'American Experience: Roberto Clemente'

TELEVISION REVIEW

Documentary examines the man, the player, the legend.

I am the proof that you don't have to know much or care deeply about baseball to be thrilled and moved by the story of Roberto Clemente, right fielder, family man, humanitarian, Pittsburgh Pirate, Puerto Rican.

Bernardo Ruiz's lovely and exciting "Roberto Clemente," airing tonight on PBS as part of "American Experience," tells the story of a man who by every account was as effortlessly upright and true as if he were crafted for juvenile fiction, a man who never forgot who he was, where he came from and what mattered. He died young in a plane crash, in 1972 at age 38, delivering medical supplies to earthquake victims in Nicaragua.

But as the footage shows, there was also something purely beautiful in his playing, something rooted in, yet also apart from the game itself, there for anyone to see -- his long, perfect throws, their velocity, arc and accuracy; the way he hurtled from base to base. It's an aesthetic pleasure as well as an athletic performance. (The function is in the form.) And he was movie-star handsome to boot, with a dashing sense of style. "Great, gorgeous to watch, elegant, noble," columnist George Will calls him.

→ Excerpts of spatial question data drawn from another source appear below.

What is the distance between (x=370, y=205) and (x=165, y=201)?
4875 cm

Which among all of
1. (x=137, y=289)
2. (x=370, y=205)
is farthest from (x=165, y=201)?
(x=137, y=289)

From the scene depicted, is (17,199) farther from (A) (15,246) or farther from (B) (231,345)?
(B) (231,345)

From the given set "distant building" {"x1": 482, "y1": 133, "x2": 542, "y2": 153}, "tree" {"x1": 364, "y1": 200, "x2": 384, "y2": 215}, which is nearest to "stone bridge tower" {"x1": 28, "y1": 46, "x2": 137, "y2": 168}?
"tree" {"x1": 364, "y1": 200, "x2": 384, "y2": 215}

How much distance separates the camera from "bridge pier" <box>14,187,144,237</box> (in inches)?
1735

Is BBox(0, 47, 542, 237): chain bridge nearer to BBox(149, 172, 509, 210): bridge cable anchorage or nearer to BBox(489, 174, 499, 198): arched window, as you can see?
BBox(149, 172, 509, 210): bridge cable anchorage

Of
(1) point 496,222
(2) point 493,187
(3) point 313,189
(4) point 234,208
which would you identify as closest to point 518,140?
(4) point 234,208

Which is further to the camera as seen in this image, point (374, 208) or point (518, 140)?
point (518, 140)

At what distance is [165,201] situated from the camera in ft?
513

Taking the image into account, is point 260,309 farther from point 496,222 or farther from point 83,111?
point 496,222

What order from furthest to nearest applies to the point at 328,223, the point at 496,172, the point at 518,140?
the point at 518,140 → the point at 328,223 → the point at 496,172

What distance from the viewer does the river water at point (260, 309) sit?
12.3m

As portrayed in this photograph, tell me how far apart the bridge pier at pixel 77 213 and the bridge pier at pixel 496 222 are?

Born in 1934, Clemente "grew up with people who really had to struggle to live" on an island where baseball was a fanatical passion and played with what might be called a Latin flair. He rapidly distinguished himself in the local leagues -- one scout called him "the best free-agent athlete I've ever seen" -- and was brought north by the Dodgers, who managed to lose him quickly to the Pirates, where he spent his whole major league career.

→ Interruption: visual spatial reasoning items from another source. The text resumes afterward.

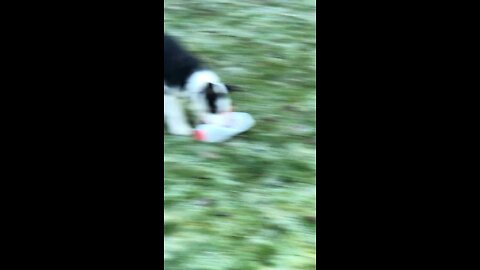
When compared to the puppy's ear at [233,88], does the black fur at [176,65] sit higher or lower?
higher

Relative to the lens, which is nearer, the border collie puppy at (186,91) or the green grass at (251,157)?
the green grass at (251,157)

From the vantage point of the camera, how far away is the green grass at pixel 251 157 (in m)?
2.20

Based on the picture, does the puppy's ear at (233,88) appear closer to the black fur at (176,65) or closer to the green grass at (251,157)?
the green grass at (251,157)

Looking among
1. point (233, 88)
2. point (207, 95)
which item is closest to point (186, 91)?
point (207, 95)

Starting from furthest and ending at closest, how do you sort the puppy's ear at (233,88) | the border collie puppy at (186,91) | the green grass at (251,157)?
the puppy's ear at (233,88) → the border collie puppy at (186,91) → the green grass at (251,157)

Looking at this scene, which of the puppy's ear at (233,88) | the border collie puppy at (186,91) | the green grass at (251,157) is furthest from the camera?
the puppy's ear at (233,88)

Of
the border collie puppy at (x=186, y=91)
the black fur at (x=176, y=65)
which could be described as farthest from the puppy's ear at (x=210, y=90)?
the black fur at (x=176, y=65)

The United States was a shock. Puerto Rico, in baseball and in daily life, was a racially open society, but the American South was still living under Jim Crow, and the rest of the country in the mid-1950s was not exactly without prejudice. Clemente, the single black face in one team photo, was for a long time isolated by his skin and his speech, which the press took perverse delight in rendering phonetically ("I heet ball good"), even as the front office tried to anglicize him: On baseball cards he was "Bob Clemente." "We had two strikes," recalls fellow Puerto Rican Orlando Cepeda, who played for the San Francisco Giants around that time, "being black and being Latin."